A second option for communities to answer “is this good or bad?” is to compare themselves against themselves – and against a community vision. This is the decision Jacksonville made with its indicators project 23 years ago. So the question of the unemployment rate becomes “is it better than it was last year?” and “how far away are we from our goal of full employment?” The advantage of this approach is that communities look inward, measuring themselves against their own standards of where they want to be, and can galvanize action or celebrate success accordingly. The disadvantage is that this approach can miss significant national confounding factors out of the control of the local community, or the community might not reach far enough or fast enough for improvement when the rest of the country is moving rapidly toward success.

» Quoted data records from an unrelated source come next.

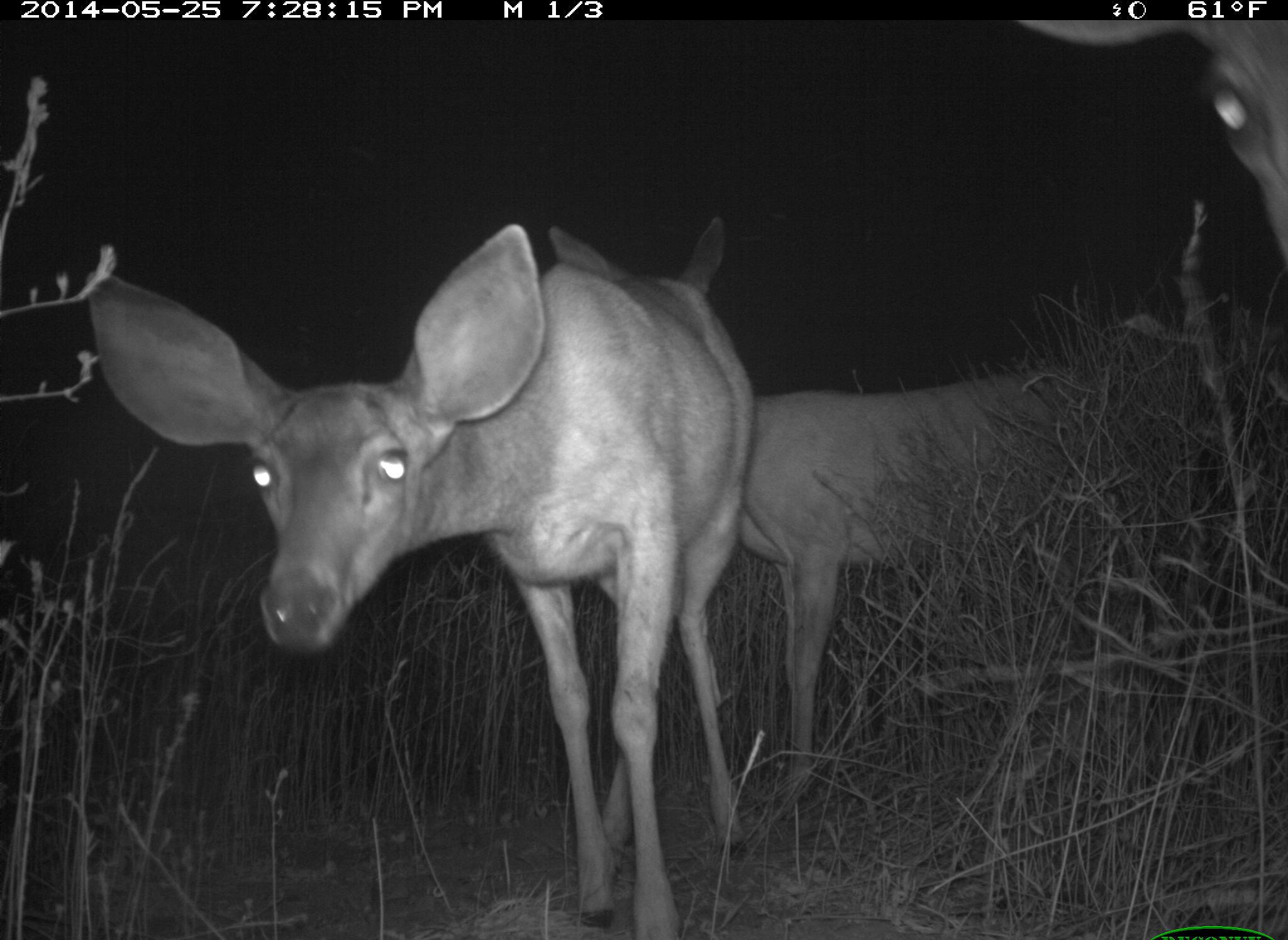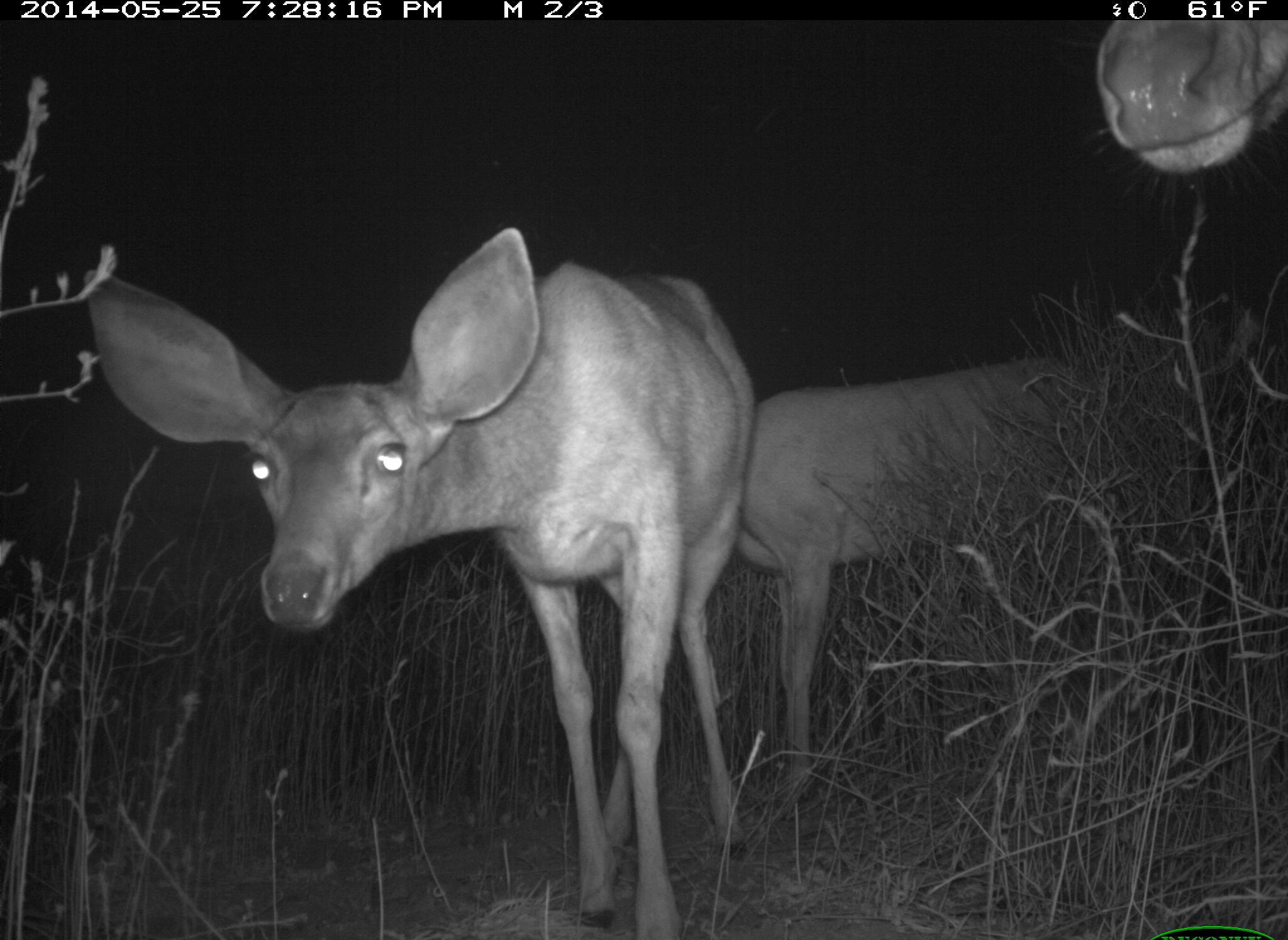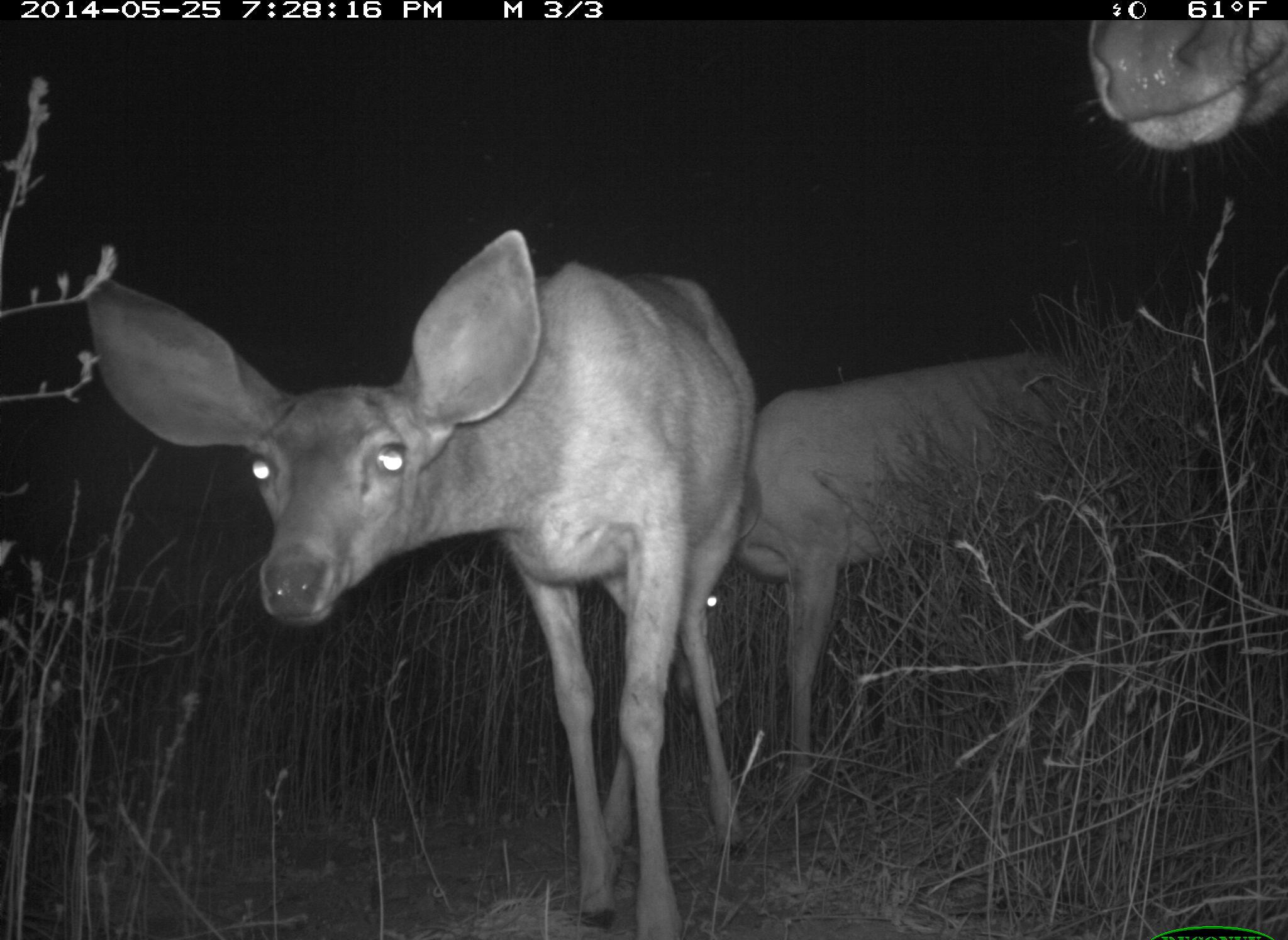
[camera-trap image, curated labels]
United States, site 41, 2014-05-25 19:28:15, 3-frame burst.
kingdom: Animalia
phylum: Chordata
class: Mammalia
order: Artiodactyla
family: Cervidae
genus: Odocoileus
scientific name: Odocoileus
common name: deer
Deer (Odocoileus).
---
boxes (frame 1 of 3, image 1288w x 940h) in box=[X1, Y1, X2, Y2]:
deer: box=[89, 219, 760, 940]; box=[544, 218, 1103, 821]; box=[1019, 21, 1288, 274]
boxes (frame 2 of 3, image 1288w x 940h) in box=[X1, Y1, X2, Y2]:
deer: box=[84, 229, 761, 939]; box=[740, 350, 1089, 817]; box=[1091, 19, 1288, 193]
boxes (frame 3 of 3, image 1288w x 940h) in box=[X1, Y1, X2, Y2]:
deer: box=[82, 225, 759, 939]; box=[734, 346, 1108, 795]; box=[1087, 19, 1288, 158]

A third option, and one that Jacksonville is moving toward, is that of using peer communities and national measures as context, not comparison. This means not asking “are we doing better than Nashville?” but instead “what does our trend line look like in the context of the shared movement of peer communities?” The question is not “where do we rank among these cities?” but instead asks what is happening across the country in relationship to the indicator being measured, and how can we understand local efforts and progress better.

This approach allows us to consider the national decrease in teen birth rates or violent crime and see if our local efforts at teen pregnancy prevention are making progress beyond that which would have been otherwise expected if we were just following national patterns. It allows us to see the local murder rate in context – although it is lower than it was a decade ago, something is happening in our community that makes it more violent than it should be if all else were equal. These are much harder questions to ask, and require more work to put together the information to provide useful context. But it may be getting easier, if a few new national project provide the tools for selecting peer comparables like I hope they will.

Imagine, if you will, being able to select your own comparable communities from an extensive national dataset, based on the sociodemographic variables you select. That would be useful, yes? Now imagine being able to select comparable communities based on a wider set of indicators than just socioeconomic status or demographics. Imagine putting together different peer sets depending on which variables/indicators are under consideration. Now imagine adding a time dimension to the equation, so that you could look at communities that five years ago were where your community is today on an issue, and then see which communities improved significantly. How much more useful is that to see who's actually solved the problem your community faces today? How exciting would it be to then examine their public policy approaches, their human service programs, or their community initiatives to discover what they did that made a difference, and then to replicate that success in your community?

This is, I think, one of the fascinating new possibilities that scalable, searchable, comparable national indicator data sets will be providing in the next few years. I think it will greatly enhance the capacity of local communities to understand their own indicators in a larger context and to identify successful practices for community change. And it is for community improvement that we measure all this stuff, isn't it? We want things to get better, and we know that they get better faster if we make decisions based on accurate information.

You may think my head's in the clouds. Right now, as I look out the airplane window, you would be right. But that won't keep these tools from being developed, and soon. More to come later ... right now, my tray table needs to be placed in an upright and locked position.

Signing off somewhere above a patchwork America.